Montessori education is a work of bending twigs – not breaking, not crushing, not deforming but bending to achieve its best. This kind of action takes time and patience and understanding. What then is the difference between bending and forcing? In our case a lot of it depends on our understanding, attitude and motivation.

The garden offers us a good analogy. Different plants offer different scenarios for growth and maturity. There are plants well suited for hanging baskets because it is in their nature to grow down. There are other plants that are great for wall climbing – again their nature. Ground covering plants are very different than hedges. And there are hedge plants that can be formed into unique shapes while others are utilitarian.

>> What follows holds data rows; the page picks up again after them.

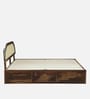 Taki Sheesham Wood King Size Bed in Provincial Teak Finish Taki Sheesham Wood King Size Bed in Provincial Teak Finish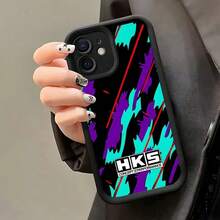 Car Modification Graffiti Logo Phone Case Compatible with for  16, 15, 14, 13, 12, 11 Pro Max, Mini, XR, XS, X, 7, 8 Plus, Featuring a Soft TPU Back Cover for Drop Protection. - Color mixto 1 - Ver 5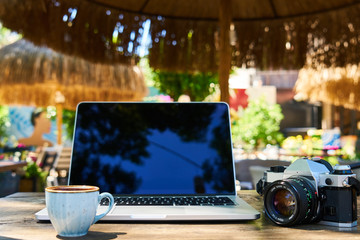 Dark Turkish coffee on the table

Some plants grow from bulbs, others from seeds, others can grow from cuttings each offer a unique starting point – much like our children. Some flowers grow singly others grow in bunches. How do your children work best – by themselves or in a group?

There are flowering bushes while other bushes remain green. There are plants that exhibit every leaf shape of the botany cabinet. Sound like your environment? We have come to experience and expect that most plants are green – and many are. And those green plants exhibit a palette of green that is a bouquet all by itself. But then you come to experience plants with variegated leaves – multi colored. And then you encounter the plants that have yellow leaves (not dead yellow) and then there are the scarlet leaved plants and the deep purple hues each of these force us to consider something other than our expectation of only green-leaved plants.

Then there are the plants that produce berries – edible and non-edible, trees for shade and for a nutty harvest. Plants that produce quickly in a season – tomato plants and others that wait for the fall harvest. An apple tree is not a single season producer but requires time (and pruning) for it to offer a full harvest. Bending and pruning are not the same as breaking for there is a purposeful intentionality in the actions and not random destruction.

A hallmark of Montessori is the bending of independence towards self-discipline. The continued correct use of independence creates an inner discipline which gives results that are not attained by external force. The positive bent becomes a set of productive outcomes.

The classroom offers new vistas as we experience children as unique as our garden. The discovery – the delight in the variation is a continual feast of joy and amazement along with a profound sense of our part in the “bending of twigs.”